Crate canbench_rs

Expand description

canbench is a tool for benchmarking canisters on the Internet Computer.

§Quickstart

This example is also available to tinker with in the examples directory. See the fibonacci example.

§1. Install the `canbench` binary.

The canbench is what runs your canister’s benchmarks.

cargo install canbench

§2. Add optional dependency to `Cargo.toml`

Typically you do not want your benchmarks to be part of your canister when deploying it to the Internet Computer. Therefore, we include canbench only as an optional dependency so that it’s only included when running benchmarks. For more information about optional dependencies, you can read more about them here.

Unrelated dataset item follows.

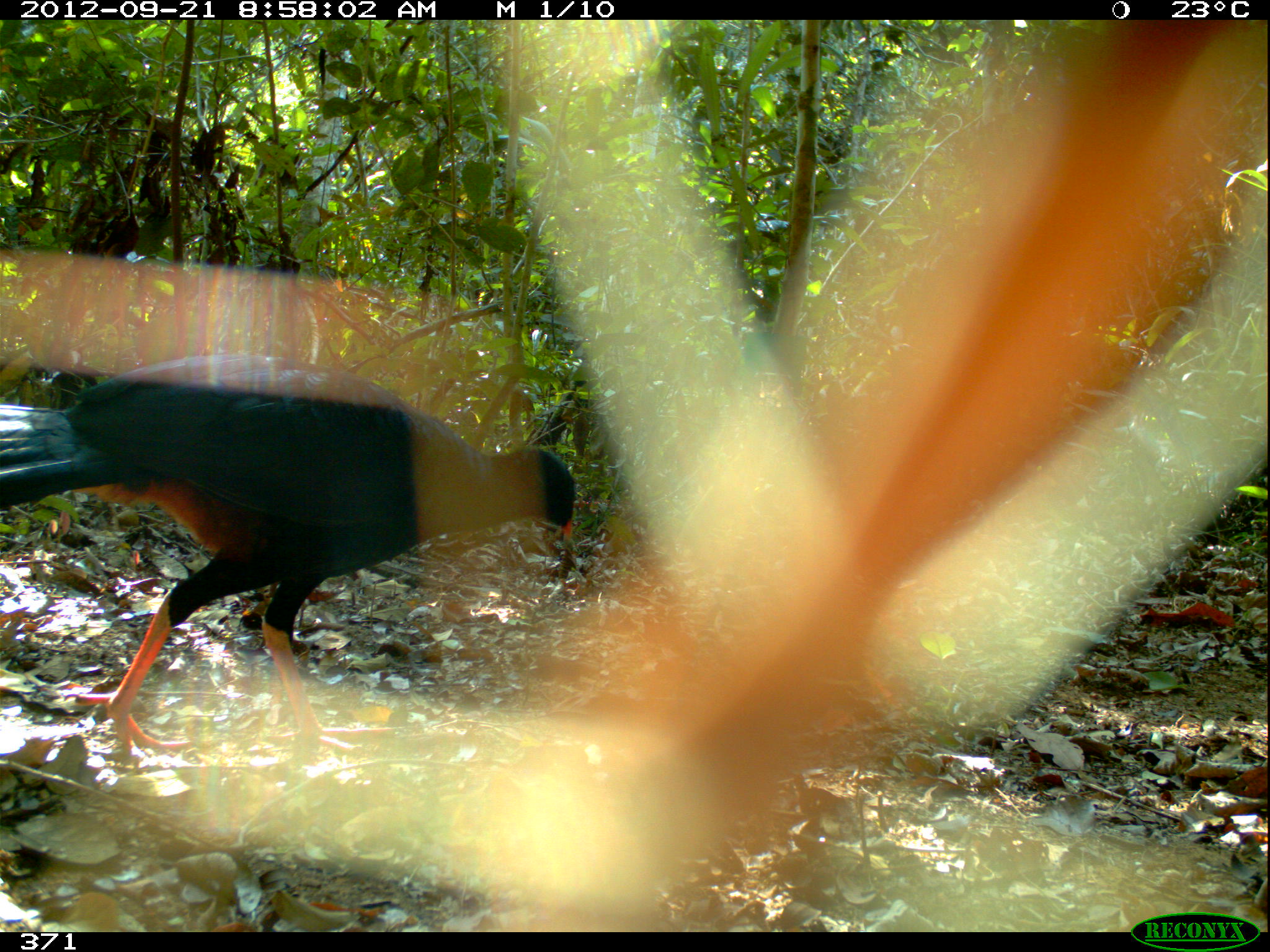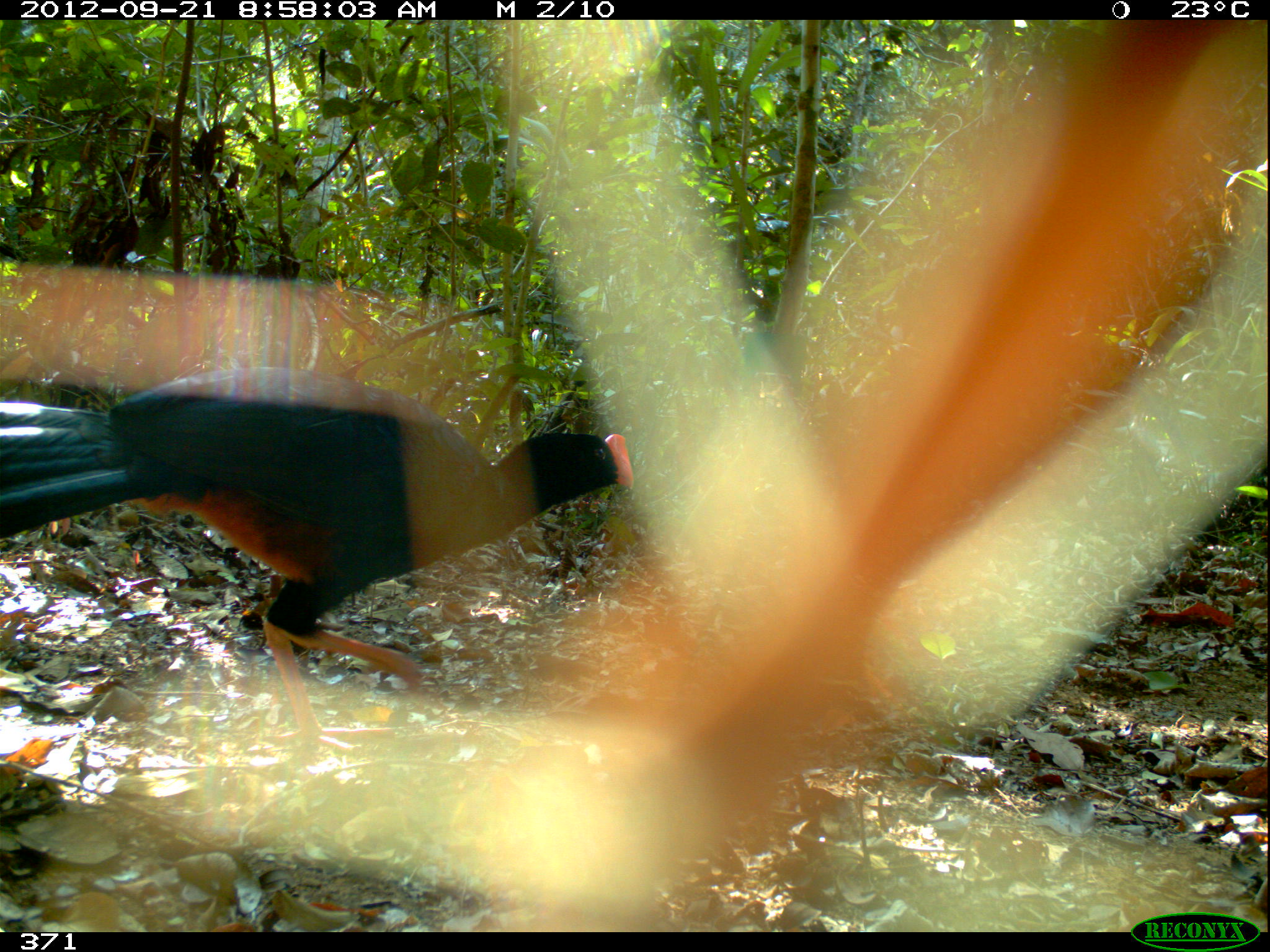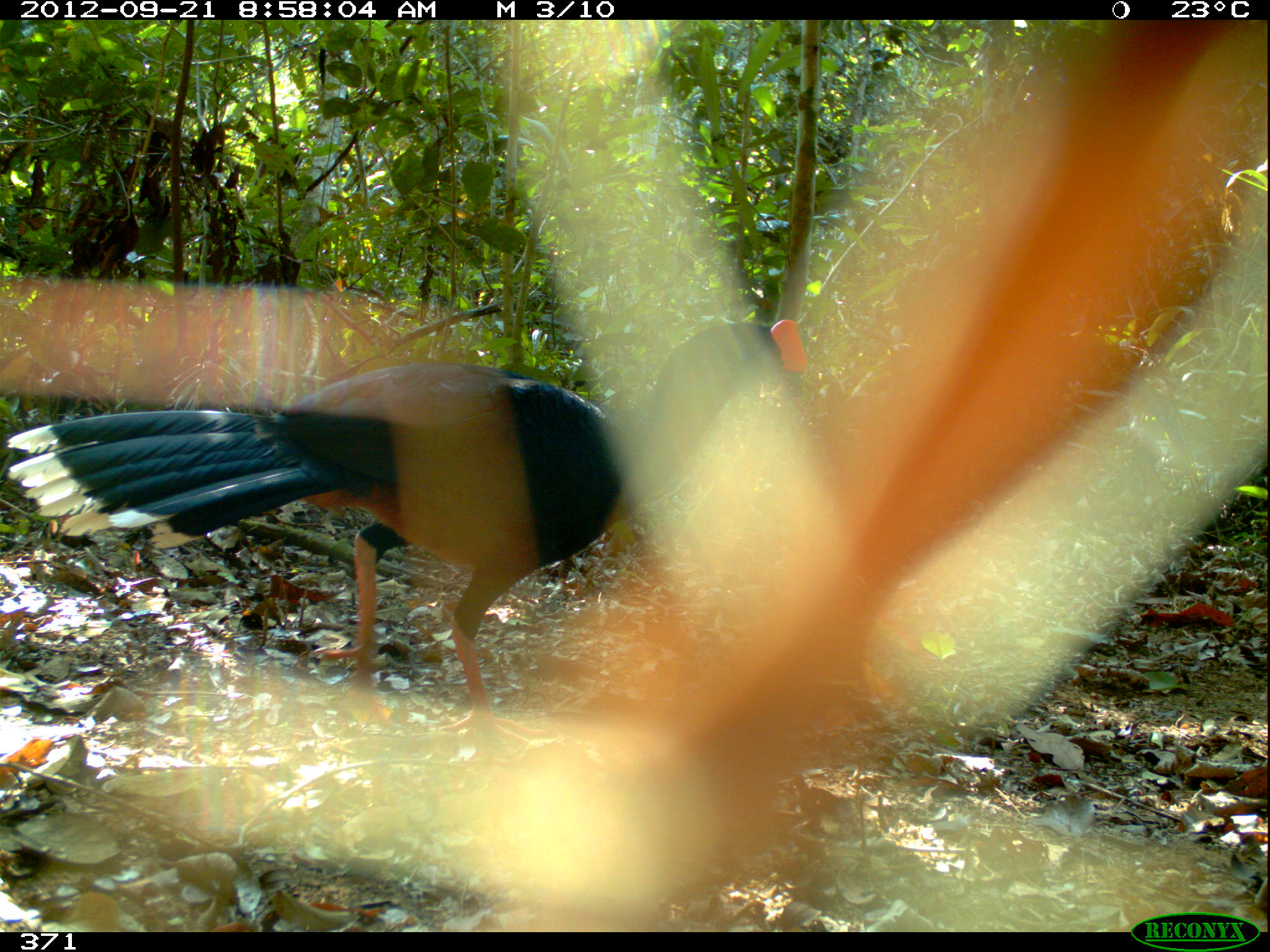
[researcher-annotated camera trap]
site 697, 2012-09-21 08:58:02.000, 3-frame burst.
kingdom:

canbench-rs = { version = "x.y.z", optional = true }

§3. Add a configuration to `canbench.yml`

The canbench.yml configuration file tells canbench how to build and run you canister. Below is a typical configuration. Note that we’re compiling the canister with the canbench feature so that the benchmarking logic is included in the Wasm.

build_cmd:
  cargo build --release --target wasm32-unknown-unknown --locked --features canbench-rs

wasm_path:
  ./target/wasm32-unknown-unknown/release/<YOUR_CANISTER>.wasm

§Init Args

Init args can be specified using the init_args key in the configuration file:

init_args:
  hex: 4449444c0001710568656c6c6f

§Stable Memory

A file can be specified to be loaded in the canister’s stable memory after initialization.

stable_memory:
  file:
    stable_memory.bin

Contents of the stable memory file are loaded after the call to the canister's init method. Therefore, changes made to stable memory in the init method would be overwritten.

§4. Start benching! 🏋🏽

Let’s say we have a canister that exposes a query computing the fibonacci sequence of a given number. Here’s what that query can look like:

#[ic_cdk::query]
fn fibonacci(n: u32) -> u32 {
    if n == 0 {
        return 0;
    } else if n == 1 {
        return 1;
    }

    let mut a = 0;
    let mut b = 1;
    let mut result = 0;

    for _ in 2..=n {
        result = a + b;
        a = b;
        b = result;
    }

    result
}

Now, let’s add some benchmarks to this query:

#[cfg(feature = "canbench-rs")]
mod benches {
    use super::*;
    use canbench_rs::bench;


    #[bench]
    fn fibonacci_20() {
        // Prevent the compiler from optimizing the call and propagating constants.
        std::hint::black_box(fibonacci(std::hint::black_box(20)));
    }

    #[bench]
    fn fibonacci_45() {
        // Prevent the compiler from optimizing the call and propagating constants.
        std::hint::black_box(fibonacci(std::hint::black_box(45)));
    }
}

Run canbench. You’ll see an output that looks similar to this:

$ canbench

---------------------------------------------------

Benchmark: fibonacci_20 (new)
  total:
    instructions: 2301 (new)
    heap_increase: 0 pages (new)
    stable_memory_increase: 0 pages (new)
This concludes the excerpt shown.